If Not Now, When? Reviewing Europe’s Failures, One Country at a Time
From terrorism to corruption, war, economic crises and the return of extremist political parties, the past years have been trying for the EU on the social, political and economic fronts. BREXIT may have been the first rejection of membership—it is unlikely to be the last. To avoid the complete unwinding of the European project it is important to recalibrate the essence of the Union; to find and expose its weakest points – and members – and work at building a Europe that is reflective of the ethical compass, and interests, of its citizens.
This week marks the beginning of our contribution to Europe. Our new critical commentary series – If Not Now, When? – will take readers into the socio-political and economic lives of the EU member states to expose national failings that produce European challenges. This series will begin with the EU27 and work its way backwards to the EU25 and then to the EU15. Croatia is excluded since its membership in the EU is too short to determine its impact. Not so for Romania and Bulgaria. The entry of Europe’s poorest and most corrupt states has certainly impacted the EU and its functioning—as did the so-called Eastern Enlargement (2004). And the other EU members will not be spared either; each country will be critically examined.
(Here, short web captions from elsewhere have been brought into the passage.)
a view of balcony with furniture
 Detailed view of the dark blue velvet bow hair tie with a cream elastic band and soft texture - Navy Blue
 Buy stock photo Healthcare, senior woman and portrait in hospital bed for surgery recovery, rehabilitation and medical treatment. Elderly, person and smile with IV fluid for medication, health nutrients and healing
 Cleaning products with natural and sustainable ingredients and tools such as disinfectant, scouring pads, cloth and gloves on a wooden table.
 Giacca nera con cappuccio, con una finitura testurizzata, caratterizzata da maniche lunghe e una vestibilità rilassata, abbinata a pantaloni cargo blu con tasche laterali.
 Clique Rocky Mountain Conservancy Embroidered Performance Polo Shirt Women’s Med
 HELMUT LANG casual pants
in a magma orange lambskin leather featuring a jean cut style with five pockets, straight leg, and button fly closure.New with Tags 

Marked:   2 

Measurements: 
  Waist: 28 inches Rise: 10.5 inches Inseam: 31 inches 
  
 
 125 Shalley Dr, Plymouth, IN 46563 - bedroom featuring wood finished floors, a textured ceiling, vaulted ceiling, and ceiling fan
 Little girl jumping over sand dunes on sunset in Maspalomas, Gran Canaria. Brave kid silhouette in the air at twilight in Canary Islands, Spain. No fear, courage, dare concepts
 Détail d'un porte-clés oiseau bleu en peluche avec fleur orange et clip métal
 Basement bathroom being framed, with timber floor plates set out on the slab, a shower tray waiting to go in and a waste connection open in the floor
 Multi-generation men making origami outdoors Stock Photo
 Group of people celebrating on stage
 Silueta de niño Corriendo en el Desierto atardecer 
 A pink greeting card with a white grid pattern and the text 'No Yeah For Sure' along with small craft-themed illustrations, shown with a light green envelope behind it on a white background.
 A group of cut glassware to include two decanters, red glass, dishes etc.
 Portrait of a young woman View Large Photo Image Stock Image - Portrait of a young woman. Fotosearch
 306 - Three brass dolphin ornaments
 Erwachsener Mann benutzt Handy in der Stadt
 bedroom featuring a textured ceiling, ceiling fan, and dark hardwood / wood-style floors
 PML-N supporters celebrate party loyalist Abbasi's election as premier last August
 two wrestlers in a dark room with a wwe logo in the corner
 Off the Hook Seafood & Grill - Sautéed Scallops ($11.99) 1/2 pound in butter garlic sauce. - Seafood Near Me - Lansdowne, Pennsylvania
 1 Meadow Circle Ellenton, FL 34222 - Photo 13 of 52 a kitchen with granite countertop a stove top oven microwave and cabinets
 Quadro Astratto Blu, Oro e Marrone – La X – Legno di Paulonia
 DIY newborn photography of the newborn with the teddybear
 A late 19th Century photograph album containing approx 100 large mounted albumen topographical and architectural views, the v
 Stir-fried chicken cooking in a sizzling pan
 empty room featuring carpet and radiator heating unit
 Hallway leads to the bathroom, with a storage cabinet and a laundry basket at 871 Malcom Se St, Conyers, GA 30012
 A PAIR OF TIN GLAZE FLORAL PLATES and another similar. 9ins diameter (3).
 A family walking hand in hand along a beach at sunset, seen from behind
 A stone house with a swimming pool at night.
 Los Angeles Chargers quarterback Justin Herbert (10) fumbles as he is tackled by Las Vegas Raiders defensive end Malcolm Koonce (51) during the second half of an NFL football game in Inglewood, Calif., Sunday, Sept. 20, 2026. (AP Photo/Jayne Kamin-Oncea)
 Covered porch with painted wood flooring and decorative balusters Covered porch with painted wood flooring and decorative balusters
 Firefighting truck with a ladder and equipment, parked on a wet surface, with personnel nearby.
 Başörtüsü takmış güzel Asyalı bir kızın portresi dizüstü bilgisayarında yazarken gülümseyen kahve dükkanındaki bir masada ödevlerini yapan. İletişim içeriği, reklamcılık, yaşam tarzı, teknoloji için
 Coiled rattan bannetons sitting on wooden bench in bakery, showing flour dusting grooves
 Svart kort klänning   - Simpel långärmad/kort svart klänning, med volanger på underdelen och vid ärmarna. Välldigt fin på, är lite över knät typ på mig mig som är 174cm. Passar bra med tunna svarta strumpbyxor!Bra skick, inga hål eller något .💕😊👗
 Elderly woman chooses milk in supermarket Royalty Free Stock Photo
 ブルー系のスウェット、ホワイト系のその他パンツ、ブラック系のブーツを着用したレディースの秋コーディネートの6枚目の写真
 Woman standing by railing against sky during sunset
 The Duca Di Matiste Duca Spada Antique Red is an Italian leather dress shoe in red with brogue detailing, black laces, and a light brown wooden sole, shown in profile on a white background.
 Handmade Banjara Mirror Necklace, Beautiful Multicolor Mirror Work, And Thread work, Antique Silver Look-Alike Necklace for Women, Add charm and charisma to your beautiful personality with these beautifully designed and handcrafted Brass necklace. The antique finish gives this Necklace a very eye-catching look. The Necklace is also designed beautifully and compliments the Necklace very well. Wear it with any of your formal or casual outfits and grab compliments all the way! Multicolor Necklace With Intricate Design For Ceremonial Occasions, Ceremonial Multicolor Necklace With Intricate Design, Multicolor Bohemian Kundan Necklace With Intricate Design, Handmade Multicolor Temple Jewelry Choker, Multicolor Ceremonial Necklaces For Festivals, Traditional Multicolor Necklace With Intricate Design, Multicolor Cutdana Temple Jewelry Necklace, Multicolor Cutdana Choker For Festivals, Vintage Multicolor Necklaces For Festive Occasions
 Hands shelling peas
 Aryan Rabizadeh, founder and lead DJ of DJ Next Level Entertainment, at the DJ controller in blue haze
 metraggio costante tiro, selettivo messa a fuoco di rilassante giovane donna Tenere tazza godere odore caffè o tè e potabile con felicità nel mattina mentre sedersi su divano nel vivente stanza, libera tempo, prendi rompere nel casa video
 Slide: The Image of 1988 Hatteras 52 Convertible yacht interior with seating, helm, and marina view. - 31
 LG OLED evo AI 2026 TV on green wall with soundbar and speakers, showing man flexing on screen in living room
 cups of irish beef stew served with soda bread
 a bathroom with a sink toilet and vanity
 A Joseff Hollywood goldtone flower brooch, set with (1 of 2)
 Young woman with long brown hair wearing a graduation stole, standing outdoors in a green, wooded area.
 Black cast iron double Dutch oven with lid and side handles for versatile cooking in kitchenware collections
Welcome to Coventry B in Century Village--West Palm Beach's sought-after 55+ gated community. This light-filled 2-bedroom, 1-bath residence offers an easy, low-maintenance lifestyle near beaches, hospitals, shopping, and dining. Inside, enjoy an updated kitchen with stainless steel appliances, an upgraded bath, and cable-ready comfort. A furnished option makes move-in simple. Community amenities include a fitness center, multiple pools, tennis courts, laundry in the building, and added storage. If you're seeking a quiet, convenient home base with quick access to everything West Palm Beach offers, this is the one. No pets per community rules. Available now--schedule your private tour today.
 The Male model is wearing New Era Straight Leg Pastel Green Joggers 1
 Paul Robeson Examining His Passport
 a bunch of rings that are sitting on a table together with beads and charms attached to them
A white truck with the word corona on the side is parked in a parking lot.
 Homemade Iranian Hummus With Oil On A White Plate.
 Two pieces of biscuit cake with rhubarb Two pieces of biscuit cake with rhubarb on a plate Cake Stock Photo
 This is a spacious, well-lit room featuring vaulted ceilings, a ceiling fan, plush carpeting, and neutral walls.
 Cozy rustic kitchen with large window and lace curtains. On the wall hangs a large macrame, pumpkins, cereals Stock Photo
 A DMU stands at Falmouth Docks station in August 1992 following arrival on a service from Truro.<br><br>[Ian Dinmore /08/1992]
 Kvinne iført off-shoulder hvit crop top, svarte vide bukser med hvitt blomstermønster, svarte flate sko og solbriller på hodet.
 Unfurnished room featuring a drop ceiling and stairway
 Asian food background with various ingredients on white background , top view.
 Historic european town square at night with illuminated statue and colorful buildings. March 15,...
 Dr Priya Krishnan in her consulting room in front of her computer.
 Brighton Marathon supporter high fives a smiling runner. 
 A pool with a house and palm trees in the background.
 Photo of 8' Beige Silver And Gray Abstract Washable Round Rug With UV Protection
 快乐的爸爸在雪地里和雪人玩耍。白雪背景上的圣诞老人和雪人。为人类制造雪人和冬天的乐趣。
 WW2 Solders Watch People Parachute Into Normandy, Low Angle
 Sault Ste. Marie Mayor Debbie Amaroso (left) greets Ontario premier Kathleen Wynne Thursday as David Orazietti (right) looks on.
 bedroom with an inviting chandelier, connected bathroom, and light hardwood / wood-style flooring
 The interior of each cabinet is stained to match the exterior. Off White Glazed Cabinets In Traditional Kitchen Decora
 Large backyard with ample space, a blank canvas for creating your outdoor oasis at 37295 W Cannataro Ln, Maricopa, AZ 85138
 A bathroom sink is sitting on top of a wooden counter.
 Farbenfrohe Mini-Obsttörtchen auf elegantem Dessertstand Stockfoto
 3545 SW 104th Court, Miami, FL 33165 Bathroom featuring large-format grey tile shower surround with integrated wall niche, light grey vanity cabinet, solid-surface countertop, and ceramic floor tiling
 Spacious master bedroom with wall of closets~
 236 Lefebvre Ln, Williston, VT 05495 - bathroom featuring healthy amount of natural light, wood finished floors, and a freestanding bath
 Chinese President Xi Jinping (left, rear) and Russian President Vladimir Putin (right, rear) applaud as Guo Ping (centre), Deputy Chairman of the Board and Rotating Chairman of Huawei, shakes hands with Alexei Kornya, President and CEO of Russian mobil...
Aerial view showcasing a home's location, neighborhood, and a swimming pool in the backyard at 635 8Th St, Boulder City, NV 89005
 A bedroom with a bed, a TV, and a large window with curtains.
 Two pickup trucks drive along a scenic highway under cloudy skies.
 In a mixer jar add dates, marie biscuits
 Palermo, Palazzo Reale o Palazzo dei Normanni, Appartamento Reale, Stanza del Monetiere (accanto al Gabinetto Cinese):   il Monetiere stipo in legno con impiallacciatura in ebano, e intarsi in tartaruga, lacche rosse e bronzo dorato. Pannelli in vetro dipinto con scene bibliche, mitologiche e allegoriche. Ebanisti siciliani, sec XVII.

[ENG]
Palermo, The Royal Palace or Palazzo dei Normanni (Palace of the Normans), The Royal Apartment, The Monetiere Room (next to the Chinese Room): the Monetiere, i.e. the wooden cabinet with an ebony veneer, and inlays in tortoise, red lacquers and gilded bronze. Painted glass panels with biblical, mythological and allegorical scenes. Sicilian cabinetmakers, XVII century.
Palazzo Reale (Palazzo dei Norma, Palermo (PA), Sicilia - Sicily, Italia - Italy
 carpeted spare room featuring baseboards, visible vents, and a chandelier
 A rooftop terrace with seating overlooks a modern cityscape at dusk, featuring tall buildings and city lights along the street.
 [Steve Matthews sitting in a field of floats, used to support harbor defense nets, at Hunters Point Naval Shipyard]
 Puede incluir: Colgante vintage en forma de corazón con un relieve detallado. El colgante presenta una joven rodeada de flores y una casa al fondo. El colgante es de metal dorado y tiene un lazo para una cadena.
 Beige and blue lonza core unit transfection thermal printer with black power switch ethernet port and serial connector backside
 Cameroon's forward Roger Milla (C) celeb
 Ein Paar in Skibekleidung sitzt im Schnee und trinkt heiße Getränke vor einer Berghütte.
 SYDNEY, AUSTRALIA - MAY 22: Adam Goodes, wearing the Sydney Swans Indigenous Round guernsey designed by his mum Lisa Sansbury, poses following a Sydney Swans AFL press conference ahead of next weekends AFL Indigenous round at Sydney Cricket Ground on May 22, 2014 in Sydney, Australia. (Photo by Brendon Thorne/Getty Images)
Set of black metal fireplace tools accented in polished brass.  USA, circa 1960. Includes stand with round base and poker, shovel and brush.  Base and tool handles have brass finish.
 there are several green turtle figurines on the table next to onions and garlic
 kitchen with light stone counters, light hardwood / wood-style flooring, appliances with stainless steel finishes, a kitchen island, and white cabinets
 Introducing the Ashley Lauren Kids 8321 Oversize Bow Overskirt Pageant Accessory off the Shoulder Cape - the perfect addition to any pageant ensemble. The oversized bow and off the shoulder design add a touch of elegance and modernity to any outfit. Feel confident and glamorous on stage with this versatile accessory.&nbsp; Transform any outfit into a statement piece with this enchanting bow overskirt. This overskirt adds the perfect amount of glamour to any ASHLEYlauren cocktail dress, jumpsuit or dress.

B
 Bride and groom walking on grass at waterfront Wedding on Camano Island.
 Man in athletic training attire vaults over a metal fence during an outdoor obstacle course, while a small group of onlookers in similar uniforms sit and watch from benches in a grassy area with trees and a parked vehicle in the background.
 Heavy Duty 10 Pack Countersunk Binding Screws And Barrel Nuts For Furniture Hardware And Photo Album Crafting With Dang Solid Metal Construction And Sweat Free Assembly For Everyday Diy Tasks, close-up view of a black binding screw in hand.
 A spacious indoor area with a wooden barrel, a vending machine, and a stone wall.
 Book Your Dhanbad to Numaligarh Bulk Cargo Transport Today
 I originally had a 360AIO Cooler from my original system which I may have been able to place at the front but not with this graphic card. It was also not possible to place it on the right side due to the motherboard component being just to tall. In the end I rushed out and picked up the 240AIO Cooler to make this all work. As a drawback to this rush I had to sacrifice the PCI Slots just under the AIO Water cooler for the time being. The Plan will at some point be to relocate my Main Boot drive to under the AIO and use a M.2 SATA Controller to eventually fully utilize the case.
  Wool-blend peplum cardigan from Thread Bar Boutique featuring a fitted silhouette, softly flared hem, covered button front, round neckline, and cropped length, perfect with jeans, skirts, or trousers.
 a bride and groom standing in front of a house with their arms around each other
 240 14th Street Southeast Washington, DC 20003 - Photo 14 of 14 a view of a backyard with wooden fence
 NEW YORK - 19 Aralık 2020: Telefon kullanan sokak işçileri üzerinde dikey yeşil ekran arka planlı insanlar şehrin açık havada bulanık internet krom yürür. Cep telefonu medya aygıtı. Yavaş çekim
With Romania, as the first to be scrutinised in this series, focus will be paid to eight thematic areas:
- endemic problems with democracy, the rule of law and freedom of speech,
- state capture and the ruin of Romania’s political parties,
- re-emergence of the Securitate in the guise of the SRI and its renewed quest to police the Romanian population and infiltrate key areas such as the economy and the judiciary with agents and officers,
- lack of an independent judiciary and abuses and breaches of due process,
- continuing intimidation and infiltration of the media,
- an appalling record on human rights,
- failure to adopt and implement the acquis communitaire and the risks the country poses for the stability of the EU due to the lack of will of true reform
- the recent thrust to re-nationalise private assets and witch-hunting of entrepreneurs.
The commentary articles produced in this series are meant to spark a debate – a European debate – about the future of the Union while exposing abuses of the system by some at the helms of power. Many will disagree with the arguments of the authors and others will take offence. We at CEJISS welcome your engagement. Write us, draft your rebuttals. Now is the time to redress the challenges facing the EU—and if not now, when?